## Exercise
Give all the records again, with no alterations.

Collected data entries
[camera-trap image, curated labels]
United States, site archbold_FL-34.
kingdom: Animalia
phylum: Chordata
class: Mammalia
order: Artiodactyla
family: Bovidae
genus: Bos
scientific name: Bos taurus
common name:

## Result for this exercise
[camera-trap image, curated labels]
United States, site archbold_FL-34.
kingdom: Animalia
phylum: Chordata
class: Mammalia
order: Artiodactyla
family: Bovidae
genus: Bos
scientific name: Bos taurus
common name:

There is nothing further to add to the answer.